Simple Regression Pre-analysis (include ALL charts, graphs and tables you generate formatted to class expectations). Assume all variables (with the exception of the subject variable) are ratio level.
- YOU MUST HAVE the Data Analysis Tool Pack add-in installed to complete this assignment. Please review the notes for the week regarding how to use the Regression tool within the Data Analysis Tool Pack.
- Open the dataset associated with this assignment. Use New Capital Expense as the explanatory variable and End of Year Inventory as your response variable
- Generate a single Descriptive summary table in Excel of the explanatory and response variables. That is, simultaneously enter both variables into the Descriptive Statistic tool. Discuss the mean, median, standard deviation, range, kurtosis, and skewness for EACH variable. Please DO NOT JUST LIST THE numerical summaries. Discussion involves interpretation and should result in you writing complete sentences. See the exemplar, post to Moodle, for a sample writeup.

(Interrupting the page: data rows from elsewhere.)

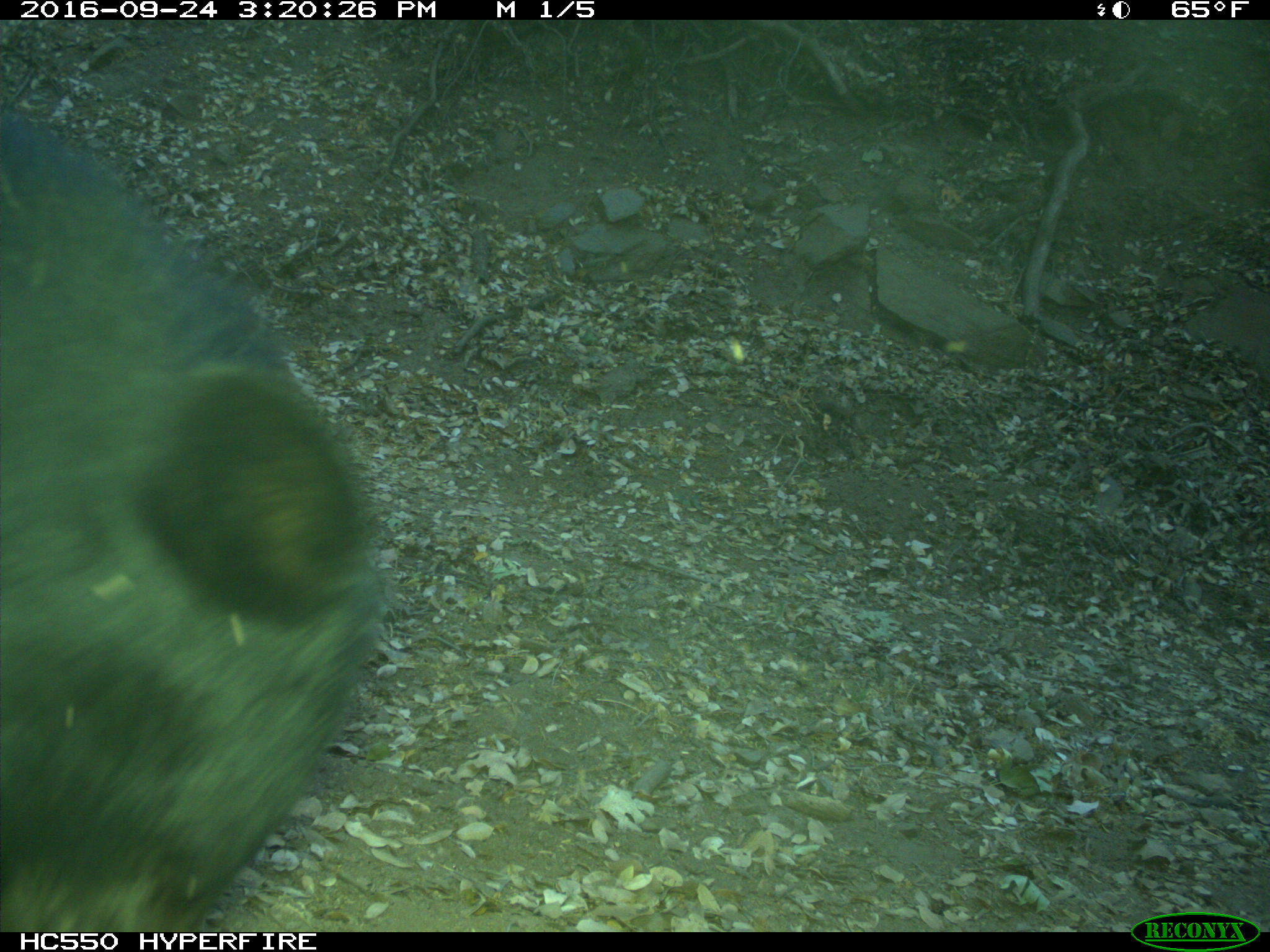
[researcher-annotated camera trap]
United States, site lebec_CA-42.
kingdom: Animalia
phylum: Chordata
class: Mammalia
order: Carnivora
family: Ursidae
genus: Ursus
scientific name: Ursus americanus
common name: american black bear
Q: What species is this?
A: Ursus americanus (american black bear).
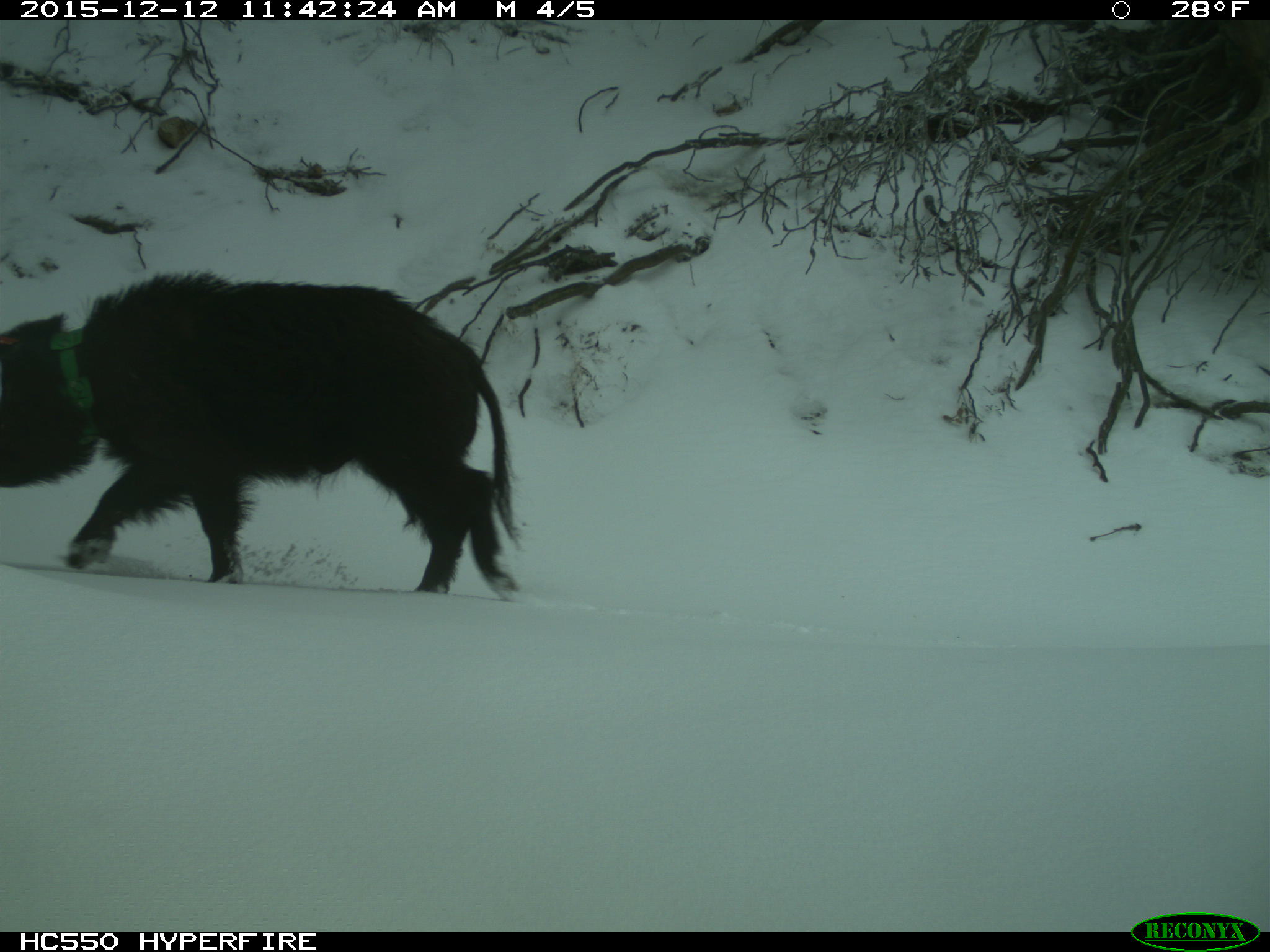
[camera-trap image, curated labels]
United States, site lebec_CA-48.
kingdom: Animalia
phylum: Chordata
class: Mammalia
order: Artiodactyla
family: Suidae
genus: Sus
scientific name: Sus scrofa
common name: wild boar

- Use Excel to calculate and the report the correlation number for these two variables. Interpret the result of the correlation number by discussing the linear strength and direction of the relation between the two variables.

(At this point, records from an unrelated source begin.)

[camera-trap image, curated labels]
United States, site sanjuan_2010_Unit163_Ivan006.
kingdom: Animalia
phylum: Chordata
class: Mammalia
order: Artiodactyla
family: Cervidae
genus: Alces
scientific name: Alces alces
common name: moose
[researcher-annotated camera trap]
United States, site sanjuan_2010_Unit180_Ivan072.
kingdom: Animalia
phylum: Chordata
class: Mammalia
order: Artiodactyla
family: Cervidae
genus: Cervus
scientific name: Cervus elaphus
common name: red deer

- Use Excel to generate and report a scatter plot for the 2 variables. The Explanatory variable should be on the horizontal axis. Interpret the form and direction of the plot. Format plot to class expectations.
- Using only the visual inspection of the scatter plot, is a transformation warranted? Please review course notes and use what you notice about the dot pattern within the scatter plot as evidence to support your answer.

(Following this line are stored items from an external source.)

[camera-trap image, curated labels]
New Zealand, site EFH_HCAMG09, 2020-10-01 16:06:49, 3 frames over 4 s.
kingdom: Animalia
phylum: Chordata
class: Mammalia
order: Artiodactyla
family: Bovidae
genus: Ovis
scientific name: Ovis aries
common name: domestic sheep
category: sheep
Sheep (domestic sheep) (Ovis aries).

- Use the Data Analysis Tool pack to run the regression analysis to generate a residual plot for these variables. DO NOT INTERPRET NOR REPORT THE NUMERICAL SUMMARIES generated in the regression tables. Copy and Paste ONLY the residual plot into your report. Using only the visual inspection of the residual plot, is a transformation warranted? Review course notes and use what you notice about the dot pattern within the residual plot to support your answer.
- Check the 4 simple regression assumptions. Reference class notes so that you are clear what the checks should be and how to perform them in Excel. Create 4 subheadings to discuss EACH of the 4 assumptions indicating if the assumptions were met or were violated. Under each subheading, also include any tables or charts you’ve generated as evidence for your conclusions. Format all charts and tables to class expectations (see exemplar). Your claims regarding the assumptions must be based on content contained within the tables, numerical summaries , or charts that you generated. Please reference them by name in your write up. For instance “ It can be seen in Figure 1 ….” Etc …
- If any of the simple regression assumptions were violated, attempt to fix them using any combination of the 8 basic mathematical transformations (applied to either the explanatory or response variable or both) as presented in the notes for this week. Discuss in detail which transformation approach you decided to take and why. DO NOT SUBMIT the transformed dataset for grading. But, please report all charts or tables generated in Excel that you used to support your transformation efforts.